<<<<

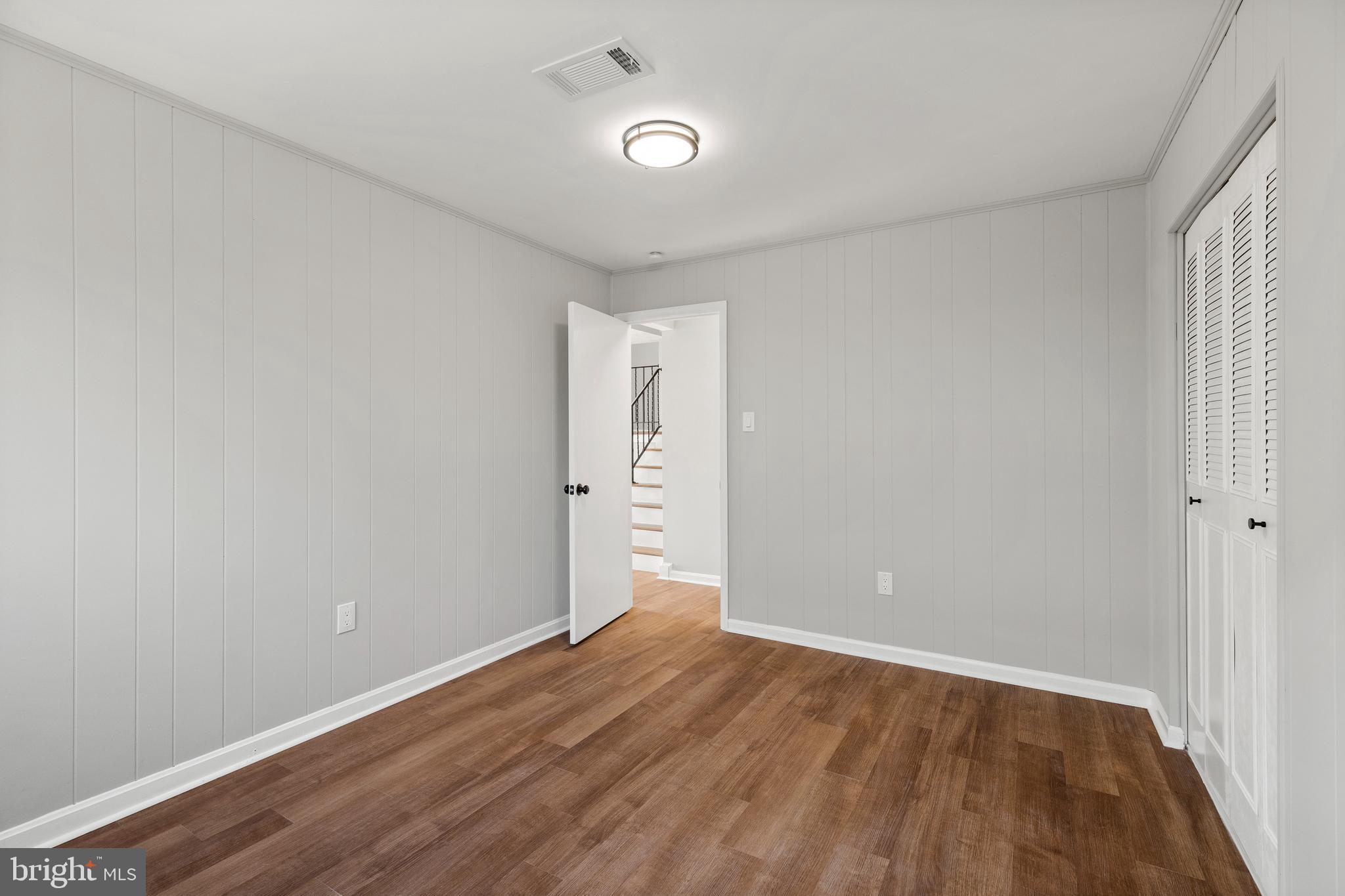 7517 Todd Place Manassas, VA 20109 - Photo 32 of 42 a view of an empty room with wooden floor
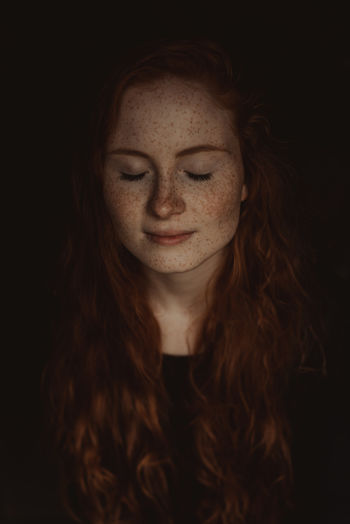 Adult Beautiful Woman Beauty Black Background Close-up Day Eyes Closed Freckle Headshot Long Hair One Person One Young Woman Only Outdoors People Portrait Real People Redhead Smiling Studio Shot Young Adult Young Women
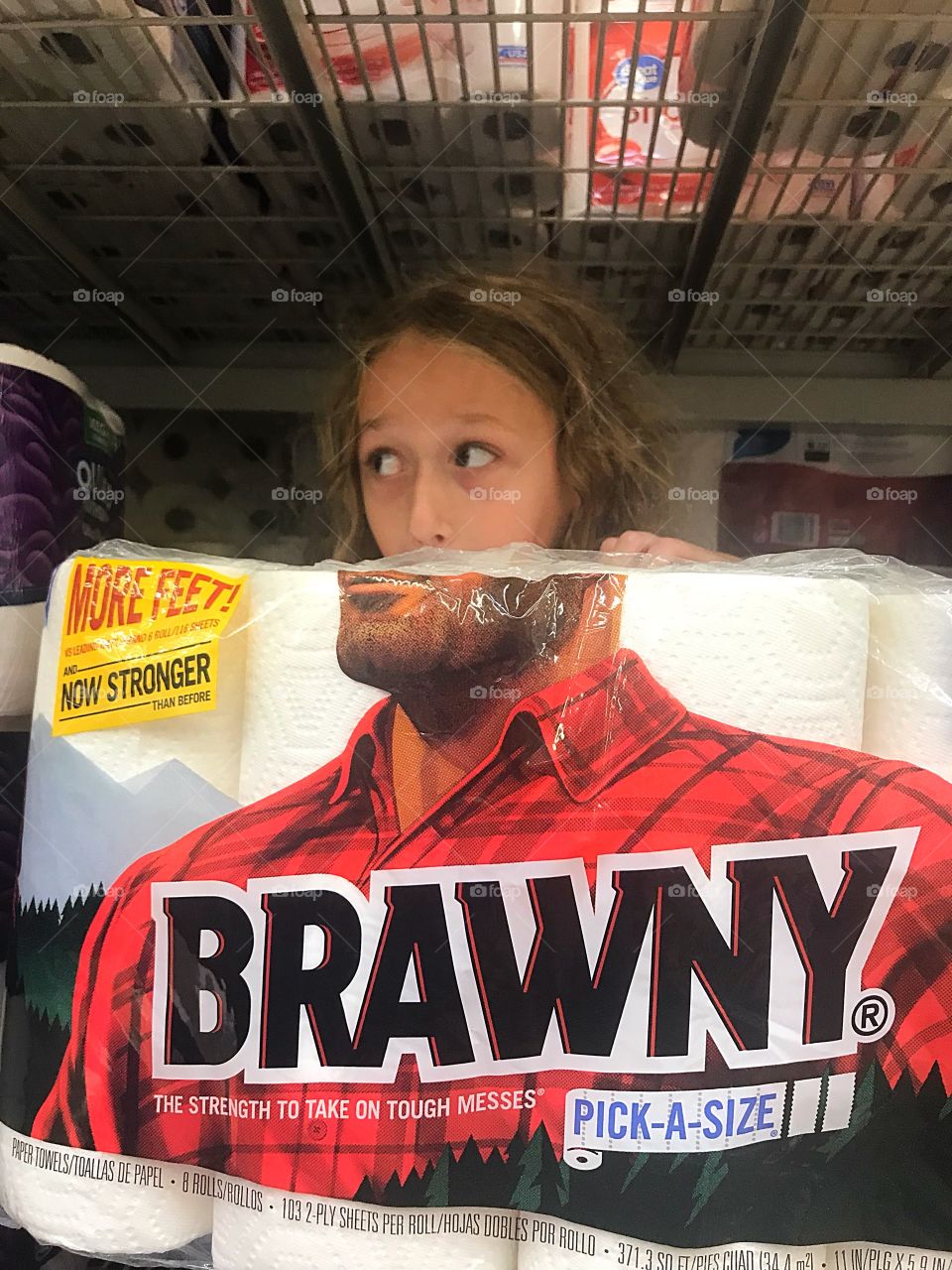 A funny little girl posing with the Brawny paper towels in the store. 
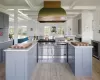 Kitchen with stainless steel range with gas cooktop, a kitchen island, a healthy amount of sunlight, custom range hood, and beverage cooler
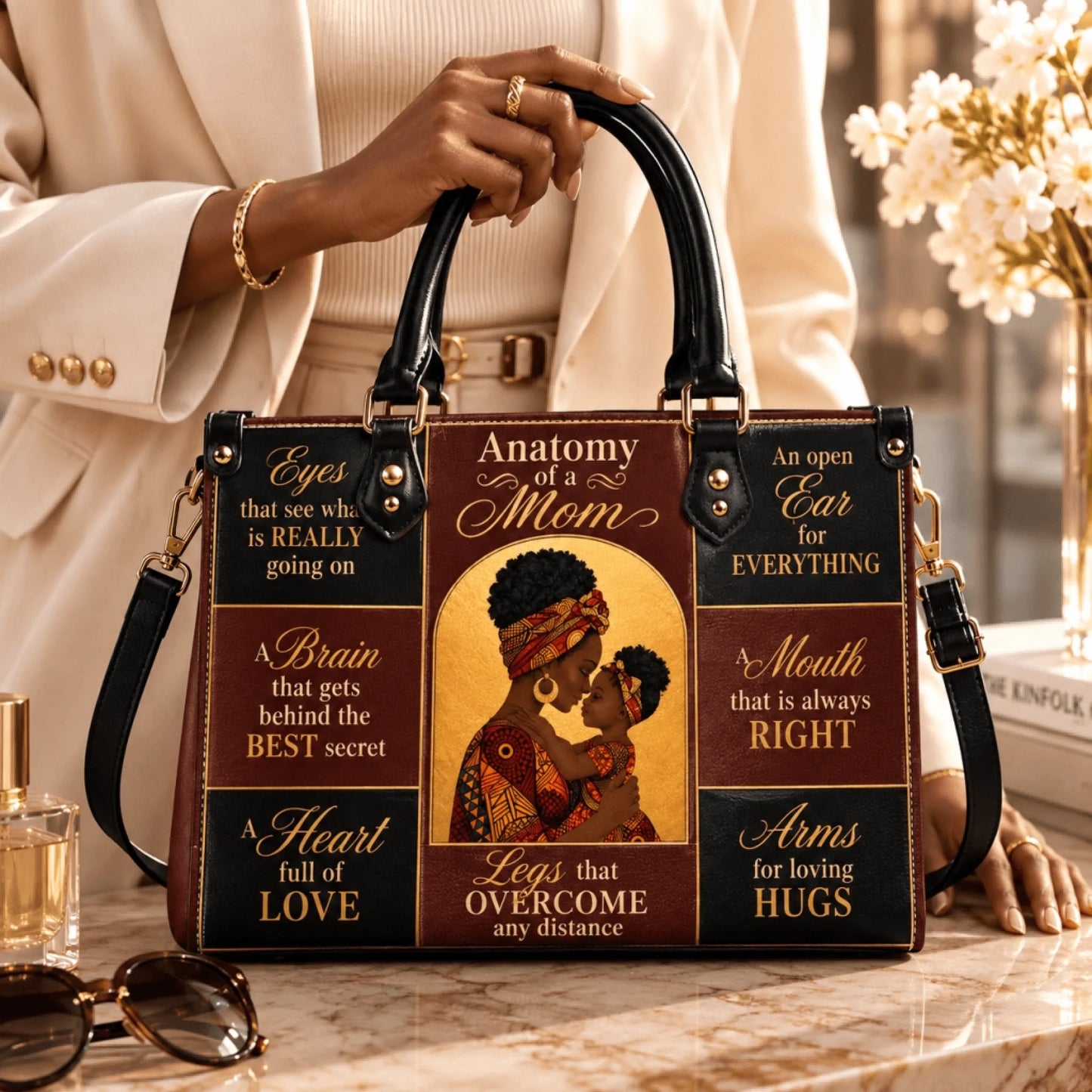 Close up of a woman holding an Anatomy of a Mom leather shoulder bag with inspirational text and artistic design.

>>>>

## Task statement
Retype every line of the listing above word for word, including the captions, and leave the pictures out.

## Result of the exercise
 7517 Todd Place Manassas, VA 20109 - Photo 32 of 42 a view of an empty room with wooden floor
 Adult Beautiful Woman Beauty Black Background Close-up Day Eyes Closed Freckle Headshot Long Hair One Person One Young Woman Only Outdoors People Portrait Real People Redhead Smiling Studio Shot Young Adult Young Women
 A funny little girl posing with the Brawny paper towels in the store. 
 Kitchen with stainless steel range with gas cooktop, a kitchen island, a healthy amount of sunlight, custom range hood, and beverage cooler
 Close up of a woman holding an Anatomy of a Mom leather shoulder bag with inspirational text and artistic design.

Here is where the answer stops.